GENEVA – Japan was hurt more in 2011 by a volatile yen than by the earthquake-tsunami combination that stemmed auto-industry production for weeks, says Renault and Nissan CEO Carlos Ghosn.

Next week, Japan marks the bitter anniversary of the natural disasters. Reeling from crippled supply chains, Toyota withdrew its annual profit guidance in their wake, while Honda, also stricken by severe flooding that occurred later in Thailand, dropped its earnings forecasts.

Nissan fared better, even though it had operations in the earthquake zone. But both calamities “are in the past,” Ghosn tells journalists in a question and answer session here at the Geneva auto show.

“Japan has remarkably overcome the earthquake,” he adds. “If there is one drag on the Japanese economy today, it is not the earthquake. It is the yen.”

Seven months ago, Japan’s currency hit a postwar high against the dollar.

Not counting the human toll of the natural disasters, “the yen did more damage,” Ghosn says grimly.

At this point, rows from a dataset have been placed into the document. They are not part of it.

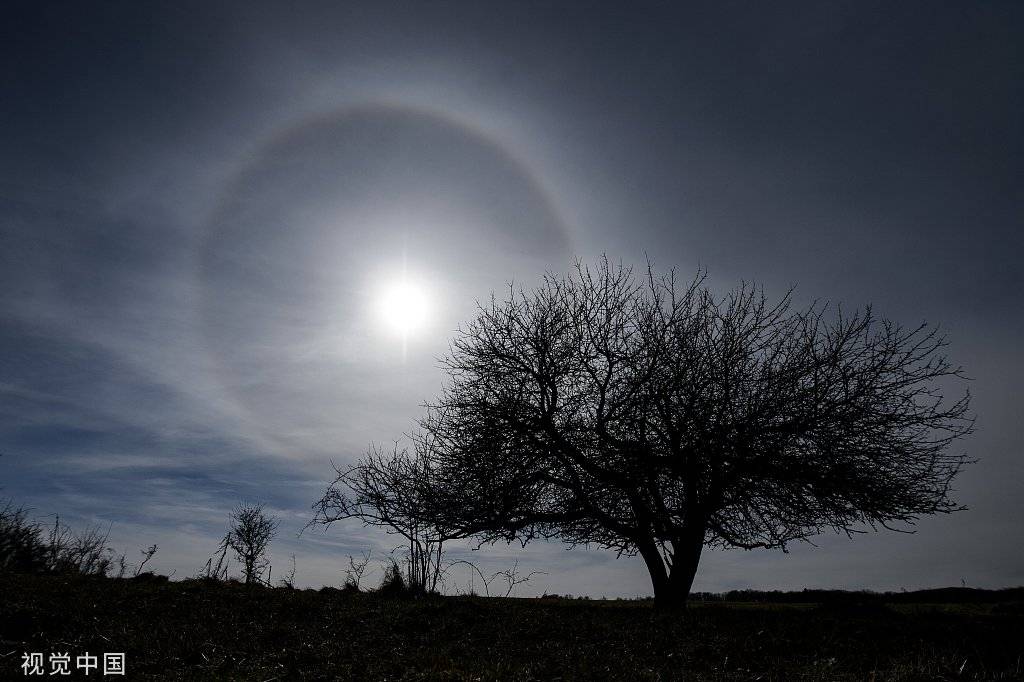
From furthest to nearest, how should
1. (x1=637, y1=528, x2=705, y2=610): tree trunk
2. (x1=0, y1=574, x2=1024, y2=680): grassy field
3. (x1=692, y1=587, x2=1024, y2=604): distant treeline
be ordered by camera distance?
(x1=692, y1=587, x2=1024, y2=604): distant treeline < (x1=637, y1=528, x2=705, y2=610): tree trunk < (x1=0, y1=574, x2=1024, y2=680): grassy field

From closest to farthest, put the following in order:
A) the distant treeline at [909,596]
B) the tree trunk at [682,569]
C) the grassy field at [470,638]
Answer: the grassy field at [470,638]
the tree trunk at [682,569]
the distant treeline at [909,596]

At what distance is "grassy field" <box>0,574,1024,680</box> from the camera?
290 inches

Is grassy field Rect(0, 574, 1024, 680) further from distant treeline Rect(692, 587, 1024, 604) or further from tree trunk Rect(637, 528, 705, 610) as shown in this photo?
distant treeline Rect(692, 587, 1024, 604)

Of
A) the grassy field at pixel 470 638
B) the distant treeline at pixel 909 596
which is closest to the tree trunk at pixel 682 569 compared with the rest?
the grassy field at pixel 470 638

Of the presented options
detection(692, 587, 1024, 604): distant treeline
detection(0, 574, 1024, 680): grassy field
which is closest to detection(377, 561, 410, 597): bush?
detection(0, 574, 1024, 680): grassy field

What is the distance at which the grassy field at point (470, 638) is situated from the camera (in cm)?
736

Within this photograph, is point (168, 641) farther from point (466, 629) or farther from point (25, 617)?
point (466, 629)

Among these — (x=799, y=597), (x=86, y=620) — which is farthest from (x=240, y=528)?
(x=799, y=597)

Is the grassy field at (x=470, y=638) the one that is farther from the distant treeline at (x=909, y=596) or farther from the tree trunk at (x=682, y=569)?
the distant treeline at (x=909, y=596)

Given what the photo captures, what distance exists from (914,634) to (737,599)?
32.9 feet

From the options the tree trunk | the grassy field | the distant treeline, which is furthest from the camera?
the distant treeline

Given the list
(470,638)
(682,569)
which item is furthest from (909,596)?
(470,638)

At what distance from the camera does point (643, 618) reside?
36.8ft

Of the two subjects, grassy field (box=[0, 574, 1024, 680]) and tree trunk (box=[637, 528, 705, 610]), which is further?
tree trunk (box=[637, 528, 705, 610])
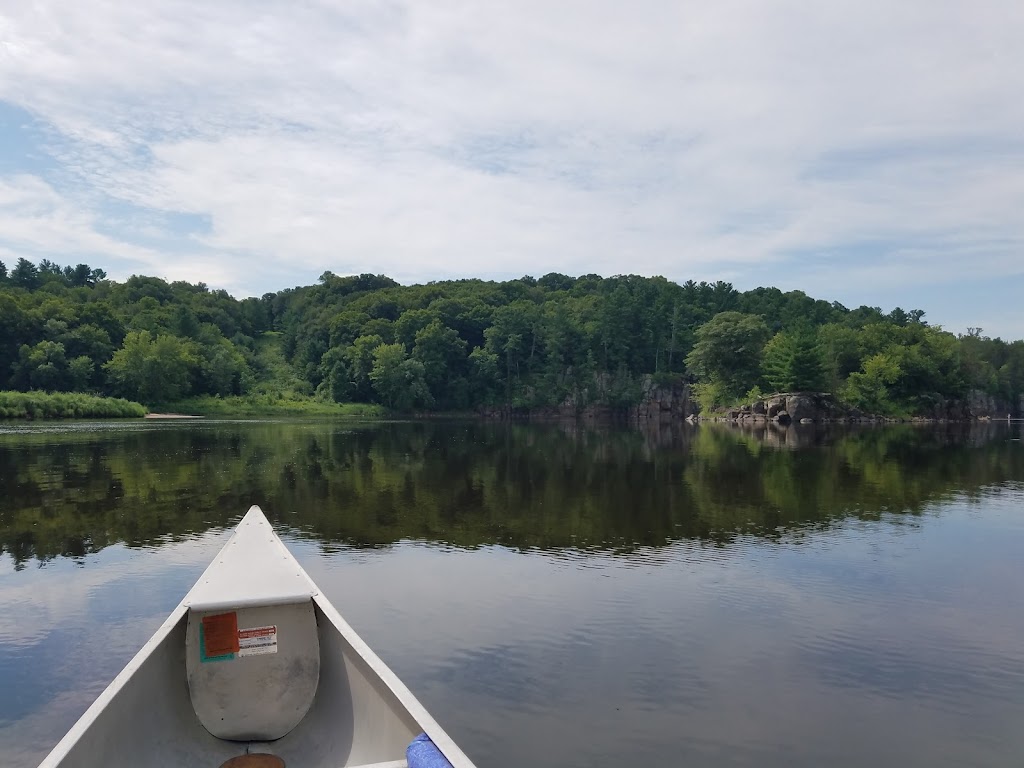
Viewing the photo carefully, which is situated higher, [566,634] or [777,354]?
[777,354]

Last year saw Japan’s economy shrink 2.3% in the fourth quarter, contributing to a full-year contraction of 0.9% as the island nation also recorded its first trade deficit in 31 years.

In a freewheeling discussion, the executive also sounds a warning about the alliance established last week between General Motors and France-based PSA Peugeot Citroen. Such partnerships are “hard to make work,” says Ghosn, who knows whereof he speaks.

Ghosn shepherded the 1999 merger of Renault and Nissan – a success today, he says, because the auto maker’s culture encourages autonomy while demanding “absolute respect” for disparate identities and brands.

Ghosn also was a key architect of the 2010 deal that merged strategically selected product programs at Renault and Nissan with some at Daimler. That alliance, he adds, is paying significant dividends in product development because the auto makers share research into new technology.

“Nobody can afford not to have technology,” Ghosn says.

Such consolidation will not continue without allowances for suppliers that stand to win contracts on high-volume programs. But those programs now are shrinking in number, he adds.

“Having a common platform only makes sense if you have common parts,” Ghosn says.
“That’s what we want. You don’t buy platforms, you buy parts.

“The platform consolidation is the basic condition,” he adds. “You don’t get the results until the platform communization turns into parts communization. This is where the money is.”

Ghosn warns that capacity reduction is needed in Europe. But it will not happen until circumstances deteriorate so much that one auto maker is forced to make the first move.

“The day it will start, everyone’s going to have to follow,” he says.